* [YOUR INSTRUCTIONS]: Reproduce every one of the rows below verbatim, leaving out the pictures and keeping only their accompanying text.

-=-=-

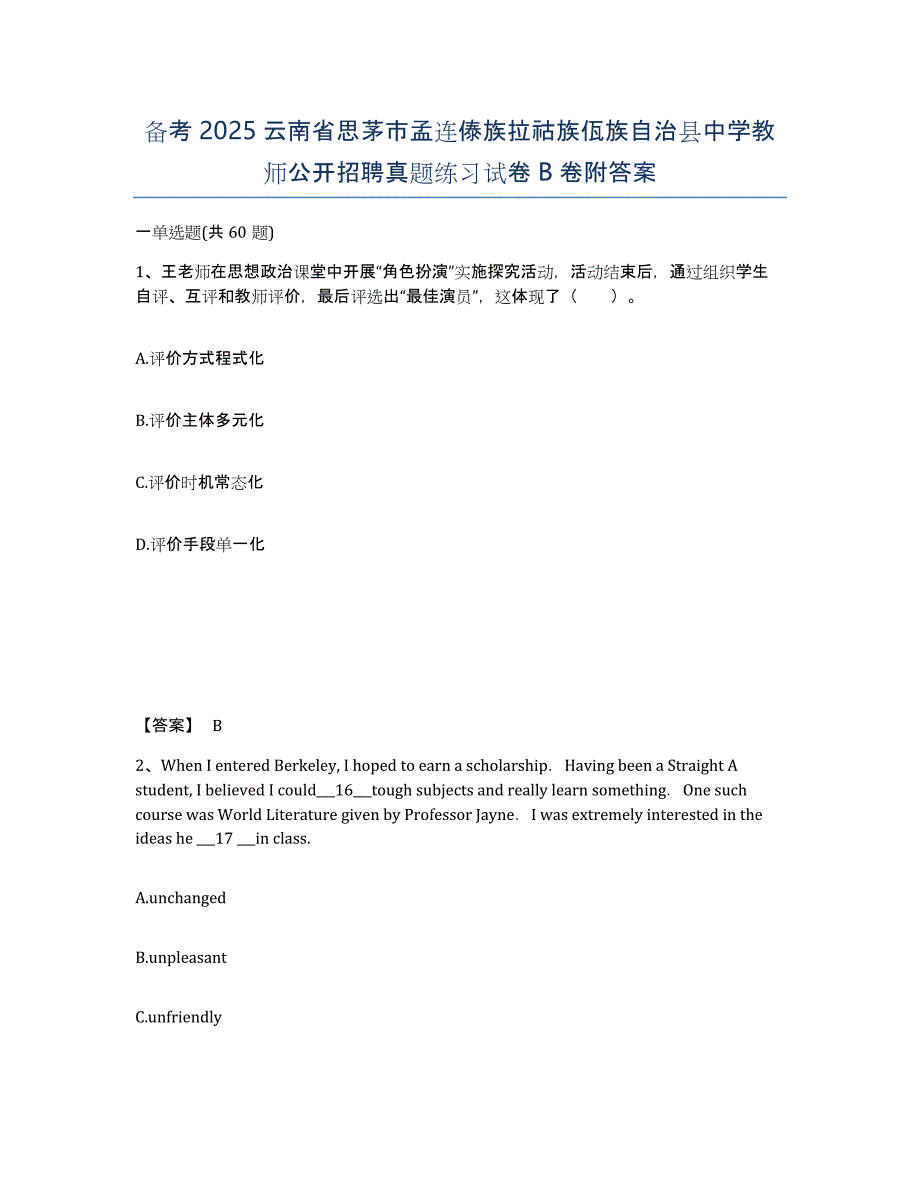 备考2025云南省思茅市孟连傣族拉祜族佤族自治县中学教师公开招聘真题练习试卷B卷附答案_第1页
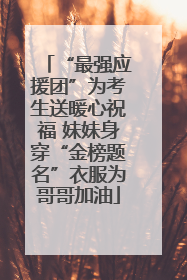 “最强应援团”为考生送暖心祝福 妹妹身穿“金榜题名”衣服为哥哥加油
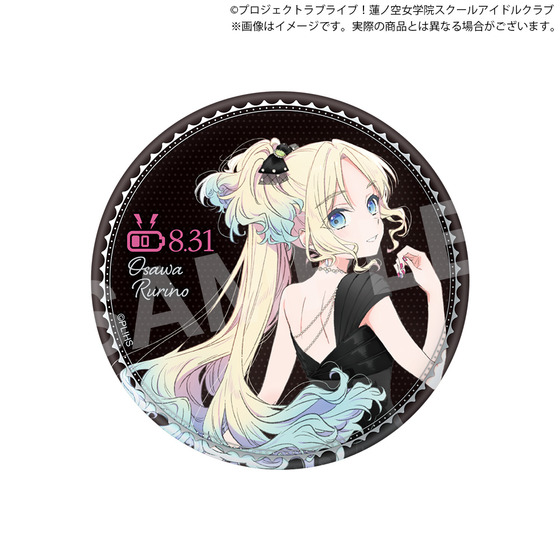 ラブライブ 蓮ノ空 4th ガチャ 缶バッチ シークレット 大沢瑠璃乃 ラブ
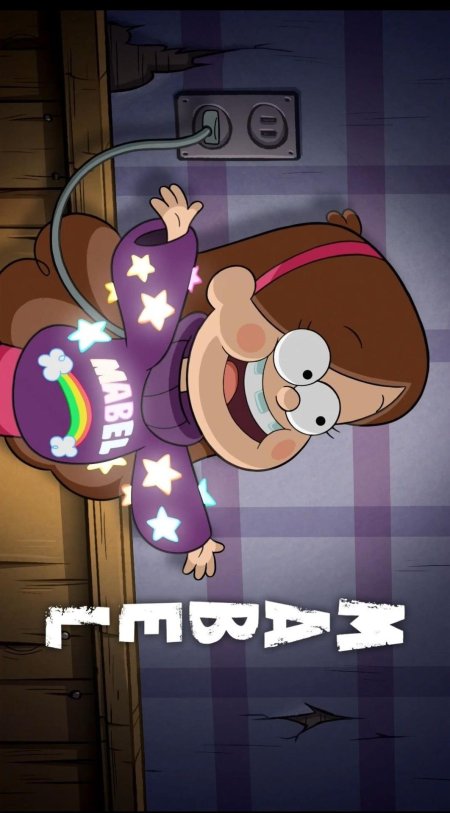 Постер гравити фолз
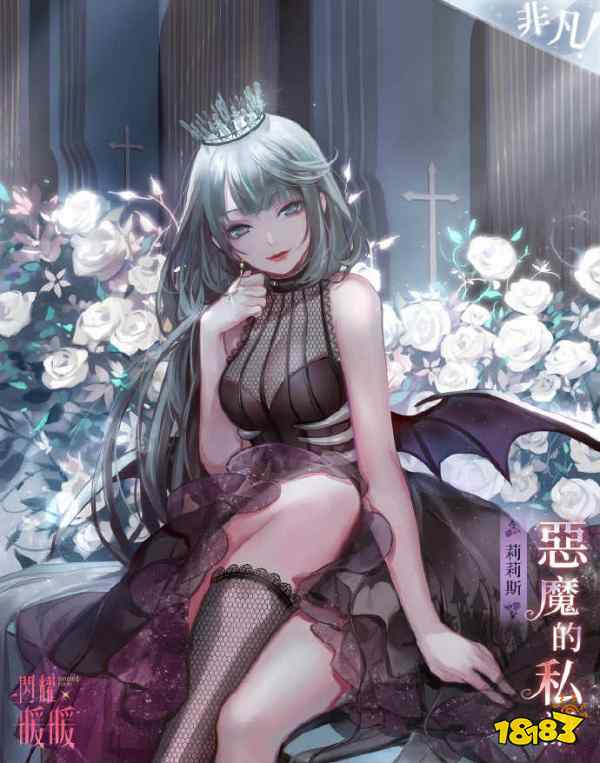 恶魔暗语永生夜_恶魔暗影猎手_暗之恶魔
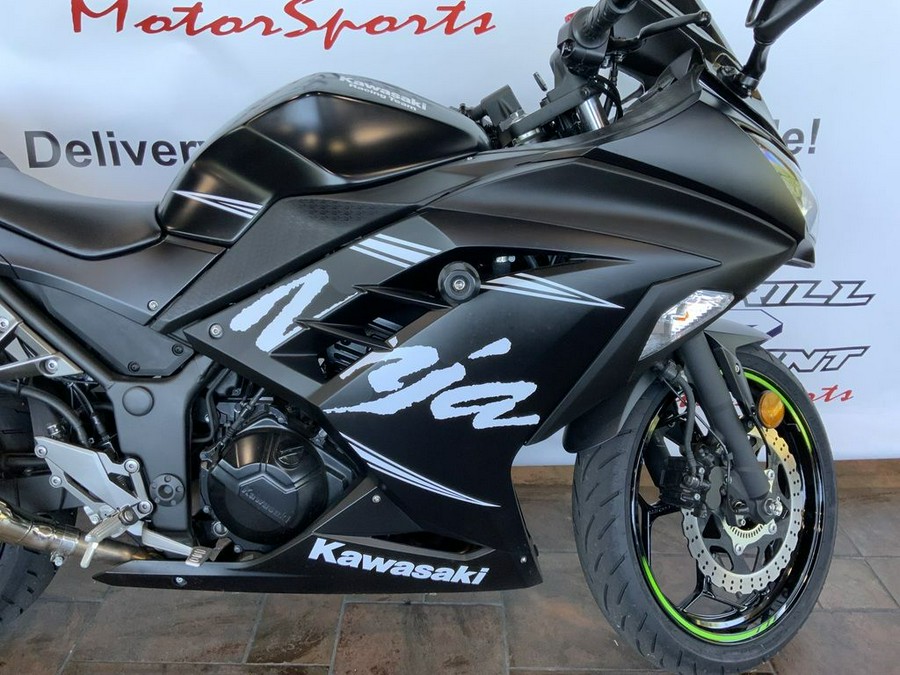 2017 Kawasaki Ninja® 300 ABS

-=-=-

* [RESULT OF THIS EXERCISE]:
 备考2025云南省思茅市孟连傣族拉祜族佤族自治县中学教师公开招聘真题练习试卷B卷附答案_第1页
 “最强应援团”为考生送暖心祝福 妹妹身穿“金榜题名”衣服为哥哥加油
 ラブライブ 蓮ノ空 4th ガチャ 缶バッチ シークレット 大沢瑠璃乃 ラブ
 Постер гравити фолз
 恶魔暗语永生夜_恶魔暗影猎手_暗之恶魔
 2017 Kawasaki Ninja® 300 ABS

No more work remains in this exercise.